Bottom third of image is blue river, with horizontal reflections, with the white walls of a fortification visible in the distance against a backdrop of green trees. Upper two thirds of image is blue sky.
Upnor Castle from the Medway, September 2016. Historic England Archive DP187777.

The Raid began 350 years ago on 9th June 1667 according to the Old Style calendar still in force in England, but on 19th June 1667 according to the New Style calendar already in use in the Netherlands. (It would be over 100 years before the same calendar was adopted in Britain.)

We are used to a constant scroll of instantaneous news as it happens, from mobile footage to Twitter feeds. So here is what happened next in the words of those there at the time: mouse over the footnotes to read the original documents.

On the 7th/17th 50 ‘warships, yachts and frigates’ left Den Helder. (1) On the 9th/19th a report from Harwich noted ‘between 40 and 50 sail of Dutch appeared on this coast, in the Sledway, over against Bardsey Ferry, where they continued all the day till 7 in the evening’ (2)

News travelled fast. Samuel Pepys, then Clerk of the Acts to the Navy Board, wrote the same evening: ‘Being come home I find an order come for the getting some fire-ships presently to annoy the Dutch, who are in the King’s Channel, and expected up higher.’ (3)

Potrait of man facing to the left, face towards viewer, wearing a white cravat and brown jacket with white sleeve poking through, and a letter in his left hand towards bottom left of image, against a dark background.
Samuel Pepys by John Hayls, oil on canvas, 1666, NPG 211 © National Portrait Gallery, London Creative Commons Licence 3.0

Things had changed swiftly by the morning of the 10th/20th June: ‘Up, and news brought us that, the Dutch are come up as high as the Nore, and more pressing orders for fireships.’ (4) Pepys went hither and thither gathering intelligence, standing ship captains a drink at a tavern, and all confirmed the news of the Dutch being at the Nore in the Thames Estuary, between Shoeburyness on the Essex coast and Sheerness on the Kent side, and less than 50 miles from London.

Yet the Medway, rather than the capital, appears to have been the Dutch objective. On the 11th/21st, Pepys noted that Commissioner Pett of Chatham Dockyard ‘is in a very fearful stink for fear of the Dutch’ having ‘written word, that Sheernesse is lost last night, after two or three hours’ dispute.’ More fire-ships were hired following an order in Council that ‘under an invasion, as he owns it to be, the King may, by law, take any man’s goods.’ (5) 

On that day a number of ships were sunk west of the chain as blockships to deny the Dutch entry to the twists and turns of the Medway. Some of these vessels were requisitioned merchantmen, others were warships. Even those with an unbroken history in English service had still had a chequered career, such as the Marmaduke, which had served first the Royalist, then the Cromwellian causes, and was now in Charles II’s navy.
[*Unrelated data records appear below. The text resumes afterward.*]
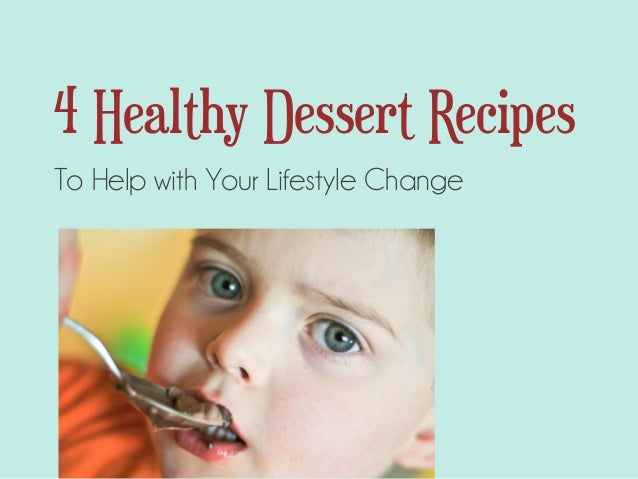 4 Healthy Dessert Recipes To Help with Your Lifestyle Change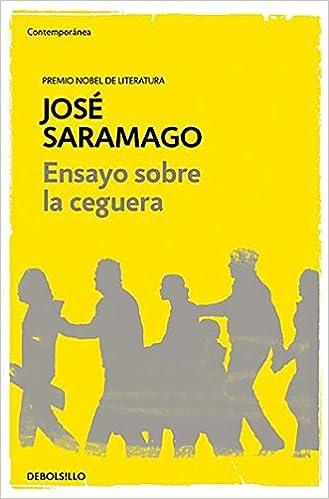 ENSAYO SOBRE LA CEGUERA JOSE SARAMAGO LIBRO COMPLETO PDF @tataya.com.mx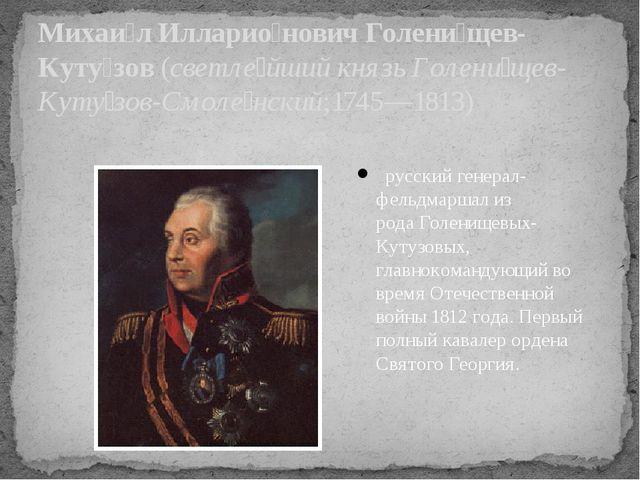 русскийгенерал-фельдмаршализ родаГоленищевых-Кутузовых, главнокомандующи...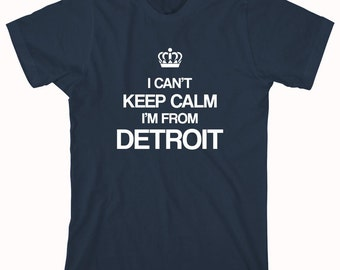 I Can't Keep Calm I'm From Detroit shirt, michigan - ID: 181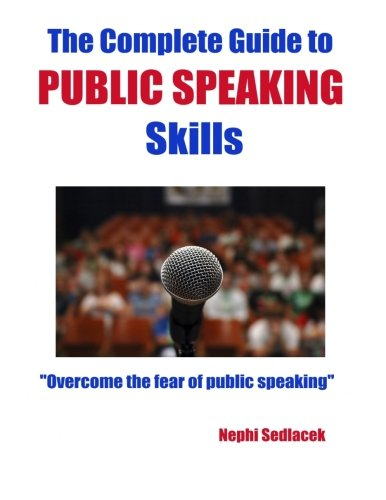 The Complete Guide to Public Speaking Skills: Overcome the fear of public speaking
17th century portrait of sea captain in contemporary military dress, with his ship in the background beside his left elbow (on the right as the viewer sees it).
Michiel de Ruyter, Ferdinand Bol, 1667, Rijksmuseum, Amsterdam.

Yet the Dutch, under their commanders, including Michiel de Ruyter, (the Dutch equivalent, perhaps, of Nelson), were nothing daunted by chain, blockships or fireships, or the perils of navigating a narrow, winding, muddy river. Two fireships attempted the chain, the second, the Pro Patria, breaking through, and the rest following. Further fireships were expended. The official correspondence of the time is full of ‘strange reports’ and garbled rumours. (6)

These rumours came to the ears of Samuel Pepys, who wrote on the 12th/22nd: ‘ill newes is come to Court of the Dutch breaking the Chaine at Chatham, which struck me to the heart . . . and so home, where all our hearts do ake; for the newes is true, that the Dutch have broke the chaine and burned our ships, and particularly the Royal Charles.’ (7)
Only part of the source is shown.